Task instructions ::
Please repeat the lines of the material below exactly, starting with the one that contains "Migrants arrive at" and ending with the last.

Records for processing ::
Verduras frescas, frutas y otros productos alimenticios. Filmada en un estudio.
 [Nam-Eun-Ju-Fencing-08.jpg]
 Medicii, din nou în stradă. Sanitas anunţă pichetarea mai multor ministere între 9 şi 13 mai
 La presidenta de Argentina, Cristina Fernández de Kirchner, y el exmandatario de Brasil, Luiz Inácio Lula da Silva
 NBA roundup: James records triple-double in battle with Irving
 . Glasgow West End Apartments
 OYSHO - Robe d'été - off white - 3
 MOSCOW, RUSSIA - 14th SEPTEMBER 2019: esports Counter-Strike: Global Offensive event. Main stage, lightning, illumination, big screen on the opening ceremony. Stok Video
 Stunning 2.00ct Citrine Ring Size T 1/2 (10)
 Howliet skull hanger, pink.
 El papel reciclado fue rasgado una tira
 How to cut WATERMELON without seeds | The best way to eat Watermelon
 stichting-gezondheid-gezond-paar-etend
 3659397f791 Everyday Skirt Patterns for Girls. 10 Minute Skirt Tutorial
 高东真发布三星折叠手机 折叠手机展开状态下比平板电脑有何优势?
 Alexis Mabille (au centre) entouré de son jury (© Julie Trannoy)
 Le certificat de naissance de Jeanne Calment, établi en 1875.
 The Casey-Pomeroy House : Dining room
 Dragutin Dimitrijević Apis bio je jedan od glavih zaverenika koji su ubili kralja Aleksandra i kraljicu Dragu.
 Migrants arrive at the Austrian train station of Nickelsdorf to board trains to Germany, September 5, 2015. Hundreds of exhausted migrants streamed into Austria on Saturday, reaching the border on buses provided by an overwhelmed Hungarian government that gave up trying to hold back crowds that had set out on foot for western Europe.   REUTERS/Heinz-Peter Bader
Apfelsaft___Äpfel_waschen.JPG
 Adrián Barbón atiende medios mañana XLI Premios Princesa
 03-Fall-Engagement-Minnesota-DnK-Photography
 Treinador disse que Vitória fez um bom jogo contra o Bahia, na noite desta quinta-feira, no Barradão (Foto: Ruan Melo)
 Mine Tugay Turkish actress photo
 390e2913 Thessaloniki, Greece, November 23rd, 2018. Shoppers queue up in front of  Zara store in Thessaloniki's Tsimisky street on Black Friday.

Exercise answer ::
 Migrants arrive at the Austrian train station of Nickelsdorf to board trains to Germany, September 5, 2015. Hundreds of exhausted migrants streamed into Austria on Saturday, reaching the border on buses provided by an overwhelmed Hungarian government that gave up trying to hold back crowds that had set out on foot for western Europe.   REUTERS/Heinz-Peter Bader
Apfelsaft___Äpfel_waschen.JPG
 Adrián Barbón atiende medios mañana XLI Premios Princesa
 03-Fall-Engagement-Minnesota-DnK-Photography
 Treinador disse que Vitória fez um bom jogo contra o Bahia, na noite desta quinta-feira, no Barradão (Foto: Ruan Melo)
 Mine Tugay Turkish actress photo
 390e2913 Thessaloniki, Greece, November 23rd, 2018. Shoppers queue up in front of  Zara store in Thessaloniki's Tsimisky street on Black Friday.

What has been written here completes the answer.